If we dared ourselves, we
could use these questions to evaluate the relevance of curriculum across
secondary and tertiary institutions. Have such impacted learners’/societal attitude
towards the environment? Safe waste management has implications for our very existence
on this planet.
Both creationists and
evolutionists accept that oxygen anchors human existence. The fact that our
trees absorb the carbon dioxide we exhale, process and send it back to us as
oxygen situates our very existence in cleanliness. From my creationist
perspective, if the Creator had left photosynthesis in the hands of humans, we
would be extinct by now, advertently or inadvertently, through our own works.

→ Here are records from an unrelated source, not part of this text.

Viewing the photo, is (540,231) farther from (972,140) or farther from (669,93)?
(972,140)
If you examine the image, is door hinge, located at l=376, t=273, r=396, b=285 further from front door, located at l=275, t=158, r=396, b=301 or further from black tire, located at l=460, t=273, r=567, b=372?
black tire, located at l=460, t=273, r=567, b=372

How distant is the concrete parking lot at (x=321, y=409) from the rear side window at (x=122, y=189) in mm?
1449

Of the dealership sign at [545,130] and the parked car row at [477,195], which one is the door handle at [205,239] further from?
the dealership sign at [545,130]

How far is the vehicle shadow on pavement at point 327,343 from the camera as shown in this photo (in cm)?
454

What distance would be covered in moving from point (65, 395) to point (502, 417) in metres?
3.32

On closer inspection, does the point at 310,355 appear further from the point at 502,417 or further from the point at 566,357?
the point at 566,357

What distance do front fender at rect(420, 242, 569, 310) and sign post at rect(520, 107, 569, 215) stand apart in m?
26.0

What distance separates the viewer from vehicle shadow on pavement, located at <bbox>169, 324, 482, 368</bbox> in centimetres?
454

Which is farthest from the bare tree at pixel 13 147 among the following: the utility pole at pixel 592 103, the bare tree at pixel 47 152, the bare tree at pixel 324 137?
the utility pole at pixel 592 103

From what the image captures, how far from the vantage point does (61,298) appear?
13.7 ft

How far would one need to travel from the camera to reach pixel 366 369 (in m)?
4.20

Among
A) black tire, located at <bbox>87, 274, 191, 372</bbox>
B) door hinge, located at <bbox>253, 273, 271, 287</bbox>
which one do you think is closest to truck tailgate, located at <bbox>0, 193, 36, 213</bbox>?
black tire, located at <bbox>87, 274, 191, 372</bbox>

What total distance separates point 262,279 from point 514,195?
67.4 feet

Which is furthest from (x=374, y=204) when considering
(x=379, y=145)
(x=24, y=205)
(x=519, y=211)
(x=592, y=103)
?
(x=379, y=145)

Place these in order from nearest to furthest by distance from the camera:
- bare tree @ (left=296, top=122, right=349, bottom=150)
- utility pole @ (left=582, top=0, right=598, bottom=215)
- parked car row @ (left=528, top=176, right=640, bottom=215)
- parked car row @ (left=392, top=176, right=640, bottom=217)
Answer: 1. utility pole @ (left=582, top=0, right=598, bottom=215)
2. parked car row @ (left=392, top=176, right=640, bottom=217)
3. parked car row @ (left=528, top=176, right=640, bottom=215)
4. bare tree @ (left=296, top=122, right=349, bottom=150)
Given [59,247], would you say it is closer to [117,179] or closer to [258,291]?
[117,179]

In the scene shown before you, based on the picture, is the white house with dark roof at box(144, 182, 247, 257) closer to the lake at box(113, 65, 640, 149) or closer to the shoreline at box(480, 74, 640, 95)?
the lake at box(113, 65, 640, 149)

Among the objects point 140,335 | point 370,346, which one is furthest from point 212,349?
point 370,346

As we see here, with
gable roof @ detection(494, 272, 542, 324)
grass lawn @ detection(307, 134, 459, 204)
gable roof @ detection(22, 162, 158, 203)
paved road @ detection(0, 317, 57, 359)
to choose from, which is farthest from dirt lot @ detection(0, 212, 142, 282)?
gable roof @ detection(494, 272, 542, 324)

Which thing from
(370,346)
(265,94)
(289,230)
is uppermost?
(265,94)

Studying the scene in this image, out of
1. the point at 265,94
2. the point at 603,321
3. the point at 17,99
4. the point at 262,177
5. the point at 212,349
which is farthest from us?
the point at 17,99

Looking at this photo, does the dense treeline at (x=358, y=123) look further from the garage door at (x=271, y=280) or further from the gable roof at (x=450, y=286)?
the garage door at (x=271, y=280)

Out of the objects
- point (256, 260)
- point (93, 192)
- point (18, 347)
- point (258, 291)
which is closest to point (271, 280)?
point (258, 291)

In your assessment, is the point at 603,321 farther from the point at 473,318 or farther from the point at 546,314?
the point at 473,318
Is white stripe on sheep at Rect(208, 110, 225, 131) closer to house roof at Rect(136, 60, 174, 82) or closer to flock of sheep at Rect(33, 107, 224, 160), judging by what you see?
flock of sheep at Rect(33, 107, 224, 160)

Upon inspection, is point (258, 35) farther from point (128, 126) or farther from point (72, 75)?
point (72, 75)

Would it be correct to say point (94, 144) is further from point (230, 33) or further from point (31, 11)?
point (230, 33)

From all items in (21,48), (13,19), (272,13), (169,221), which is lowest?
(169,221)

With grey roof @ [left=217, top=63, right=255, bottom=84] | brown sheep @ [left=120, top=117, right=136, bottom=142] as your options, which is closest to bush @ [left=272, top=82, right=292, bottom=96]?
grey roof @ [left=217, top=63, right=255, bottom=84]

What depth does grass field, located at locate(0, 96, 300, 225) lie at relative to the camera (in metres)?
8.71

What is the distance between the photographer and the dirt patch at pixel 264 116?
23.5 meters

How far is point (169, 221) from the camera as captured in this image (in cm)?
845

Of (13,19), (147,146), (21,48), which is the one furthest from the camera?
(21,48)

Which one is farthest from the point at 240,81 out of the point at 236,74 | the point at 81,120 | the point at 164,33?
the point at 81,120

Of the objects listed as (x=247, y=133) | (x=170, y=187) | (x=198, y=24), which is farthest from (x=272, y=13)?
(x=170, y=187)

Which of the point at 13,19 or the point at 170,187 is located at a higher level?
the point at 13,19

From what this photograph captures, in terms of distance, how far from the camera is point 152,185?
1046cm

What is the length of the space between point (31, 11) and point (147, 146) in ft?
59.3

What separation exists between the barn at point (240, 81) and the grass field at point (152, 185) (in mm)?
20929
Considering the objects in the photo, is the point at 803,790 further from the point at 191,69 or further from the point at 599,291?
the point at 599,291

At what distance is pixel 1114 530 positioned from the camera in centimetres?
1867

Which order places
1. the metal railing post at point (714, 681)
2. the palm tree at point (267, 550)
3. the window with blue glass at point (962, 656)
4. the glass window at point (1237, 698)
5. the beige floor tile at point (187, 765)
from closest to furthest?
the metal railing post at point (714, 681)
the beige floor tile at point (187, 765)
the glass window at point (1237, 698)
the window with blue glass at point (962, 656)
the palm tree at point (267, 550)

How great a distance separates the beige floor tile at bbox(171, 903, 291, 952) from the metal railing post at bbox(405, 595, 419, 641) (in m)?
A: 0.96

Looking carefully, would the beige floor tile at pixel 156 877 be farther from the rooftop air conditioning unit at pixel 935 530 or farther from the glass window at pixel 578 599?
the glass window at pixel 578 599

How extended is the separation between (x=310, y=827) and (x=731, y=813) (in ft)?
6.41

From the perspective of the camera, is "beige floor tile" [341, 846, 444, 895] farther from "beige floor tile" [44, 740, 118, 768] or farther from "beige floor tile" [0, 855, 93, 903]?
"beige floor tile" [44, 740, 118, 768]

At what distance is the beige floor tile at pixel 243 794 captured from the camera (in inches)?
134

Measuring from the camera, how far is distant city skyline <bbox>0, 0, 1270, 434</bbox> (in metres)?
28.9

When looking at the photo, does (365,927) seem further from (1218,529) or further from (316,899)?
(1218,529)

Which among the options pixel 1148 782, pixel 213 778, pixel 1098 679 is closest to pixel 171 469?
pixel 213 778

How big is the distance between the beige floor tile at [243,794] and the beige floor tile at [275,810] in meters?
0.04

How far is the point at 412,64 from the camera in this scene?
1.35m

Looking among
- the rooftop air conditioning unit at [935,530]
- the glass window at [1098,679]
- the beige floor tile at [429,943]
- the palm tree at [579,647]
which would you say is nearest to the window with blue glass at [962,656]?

Thankfully, a superior intelligent force pre-empted that by placing
photosynthesis in the hands of nature. Therefore, the ozone layer might be
deplete somewhat, but the planet’s supply of oxygen remains constant, and we
are!
In effect, any attempt at
cleanliness is an attempt to follow nature’s footprint in preserving quality
existence. Therefore this mass indifference to filth must be eschewed.
Targeting the cleanest city implies a holistic approach from domestic through
all segments of society. Small roles would culminate in major roles which would
spread responsibility for all across Ghana, not just Accra. Targeting the
cleanest city amidst a sanitation crisis is a bold dream by a gutsy doer, who
apparently, expects fellow country people to be conscientious doers. And doers
we must become, because as long as we are
engulfed by filth, we have no claim to human dignity!